Re: Scrub: Uncorrectable error due to SSD read error

From: Phillip Susi <phill@thesusis.net>
To: Chris Murphy <lists@colorremedies.com>
Cc: Martin Steigerwald <martin@lichtvoll.de>,
	Btrfs BTRFS <linux-btrfs@vger.kernel.org>
Subject: Re: Scrub: Uncorrectable error due to SSD read error
Date: Fri, 04 Jun 2021 10:00:31 -0400	[thread overview]
Message-ID: <874kedg13p.fsf@vps3.thesusis.net> (raw)
In-Reply-To: <CAJCQCtQLYHb7G4YTmsY_cHsBHDzXM6-qQ39YNGHp2mk0mLkLEw@mail.gmail.com>

Chris Murphy <lists@colorremedies.com> writes:

> Yeah here's a pretty good bet that discard is included in the btrfs
> mount option for this file system. I don't think discards happen
> without the file system issuing them, and dm-crypt and device-mapper
> for the LVM layer each have discard pass down enabled. It's frequently
> the default for LVM these days, but not dm-crypt (it is the default on
> Fedora though, for example).
>
> So the drive is not handling queued discard properly is what I
> suspect. It gets confused. Face plants. Libata then does a hard reset
> to try to get the drive to come back to reality. And then another
> discard gets issued and the drive wigs out again.

This is an interesting theory, but I was going to ask what gave you the
idea since I didn't see anything about trim or discard on my first read
through the log.  Now that I look at it again, I see some interesting
things.

[15784.497016] ata1.00: READ LOG DMA EXT failed, trying PIO
[15784.497903] ata1: failed to read log page 10h (errno=-5)

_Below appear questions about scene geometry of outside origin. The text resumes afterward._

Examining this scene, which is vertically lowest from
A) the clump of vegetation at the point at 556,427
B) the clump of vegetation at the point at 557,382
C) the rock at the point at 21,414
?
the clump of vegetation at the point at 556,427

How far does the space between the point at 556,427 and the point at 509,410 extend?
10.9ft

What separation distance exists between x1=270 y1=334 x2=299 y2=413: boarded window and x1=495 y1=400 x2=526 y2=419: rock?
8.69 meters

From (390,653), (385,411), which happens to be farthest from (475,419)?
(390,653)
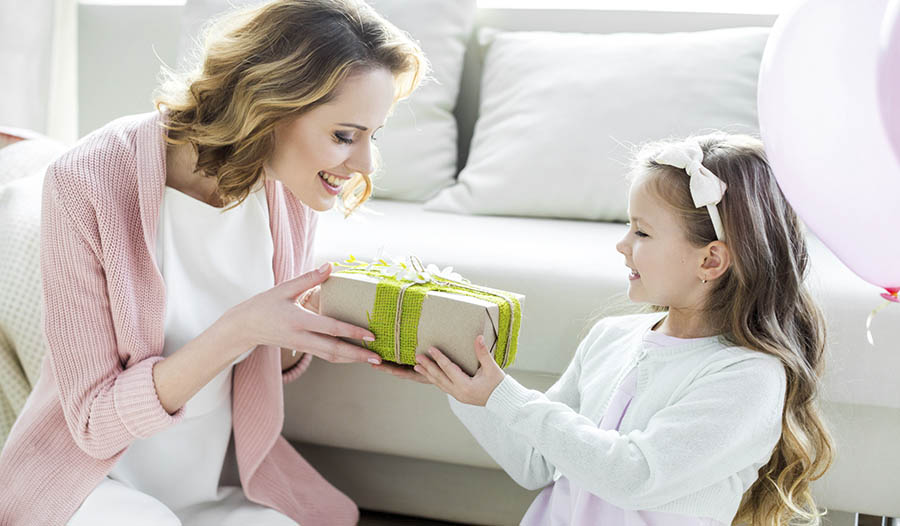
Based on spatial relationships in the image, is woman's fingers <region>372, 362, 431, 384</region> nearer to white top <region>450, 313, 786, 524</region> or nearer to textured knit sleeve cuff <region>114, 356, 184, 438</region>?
white top <region>450, 313, 786, 524</region>

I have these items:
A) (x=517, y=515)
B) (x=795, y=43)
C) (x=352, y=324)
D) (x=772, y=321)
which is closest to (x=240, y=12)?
(x=352, y=324)

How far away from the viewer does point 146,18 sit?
236cm

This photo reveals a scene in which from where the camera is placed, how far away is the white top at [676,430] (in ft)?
3.70

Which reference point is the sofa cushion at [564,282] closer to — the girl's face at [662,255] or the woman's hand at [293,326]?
the girl's face at [662,255]

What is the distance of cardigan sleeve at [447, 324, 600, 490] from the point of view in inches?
53.6

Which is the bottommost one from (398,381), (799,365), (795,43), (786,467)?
(398,381)

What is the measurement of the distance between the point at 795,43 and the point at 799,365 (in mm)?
429

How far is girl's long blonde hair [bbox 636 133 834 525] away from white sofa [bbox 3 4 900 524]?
12cm

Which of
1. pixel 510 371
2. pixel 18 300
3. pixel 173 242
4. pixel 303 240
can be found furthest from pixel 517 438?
pixel 18 300

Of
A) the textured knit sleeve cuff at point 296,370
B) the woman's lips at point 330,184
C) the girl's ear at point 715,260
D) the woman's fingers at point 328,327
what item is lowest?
the textured knit sleeve cuff at point 296,370

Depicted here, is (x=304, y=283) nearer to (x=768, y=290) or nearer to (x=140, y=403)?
(x=140, y=403)

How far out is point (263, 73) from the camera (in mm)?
1206

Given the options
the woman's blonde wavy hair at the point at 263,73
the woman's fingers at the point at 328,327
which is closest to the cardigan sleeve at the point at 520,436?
the woman's fingers at the point at 328,327

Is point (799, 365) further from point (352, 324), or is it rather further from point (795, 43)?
point (352, 324)
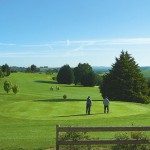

Some googling indicates that log page 10h contains detailed error
information for NCQ.  IIRC, without that, when an error happens there is
no way to know which queued command had the error, so all of them have
to assume to have failed and be retried.  Then several READ commands
with different tags are listed, indicating that they were all marked as
failed.  There is no TRIM command listed.  The drive indeed has gone out
to lunch as attempting to re-read its IDENTIFY page also fails twice,
and so a hard reset is performed to attempt to recover.  After that we
see this:

ata1.00: Enabling discard_zeroes_data

I believe that means not that a TRIM is being issued, but only that
libata noticed that the drive has the flag set in its IDENTIFY page that
means it claims that reading from a block after TRIMming it will return
zeros.

This repeats a few times before finally we see:

[15785.887214] sd 0:0:0:0: [sda] tag#25 FAILED Result: hostbyte=DID_OK driverbyte=DRIVER_SENSE cmd_age=0s
[15785.887225] sd 0:0:0:0: [sda] tag#25 Sense Key : Illegal Request [current] 
[15785.887232] sd 0:0:0:0: [sda] tag#25 Add. Sense: Unaligned write command
[15785.887241] sd 0:0:0:0: [sda] tag#25 CDB: Write same(16) 93 08 00 00 00 00 1c 39 a6 30 00 00 00 40 00 00
[15785.887251] blk_update_request: I/O error, dev sda, sector
473540144 op 0x3:(DISCARD) flags 0x800 phys_seg 1 prio class 0

One of the previously failed commands at the ATA layer was a "SEND FPDMA
QUEUED".  I'm guessing that is the discard.  I believe the scsi layer
tried to fall back to using WRITE SAME at this point to zero the
discarded blocks, but I am not sure if that previous SEND FPDMA was the
attempted WRITE SAME, or if that was the TRIM and then after that
failed, scsi tried WRITE SAME.  I think it was the former.  In that
case, I don't see where an actual TRIM was ever issued or failed to
cause scsi to call back to WRITE SAME.  Or maybe it was that at the scsi
layer, a discard is translated to a WRITE SAME command with some flag
bit set that indicates that it is really a TRIM request.  In that case,
then this was simply a discard that happened to occur this time and fail
along with the other reads.  The previous cycles all failed without the
need of a TRIM, so I think it is just happenstance that there was one
here.

Finally after another round of hard reset, the drive starts giving
normal uncorrectable read errors ( media error ).

Something else that might be worth a try is disabling NCQ.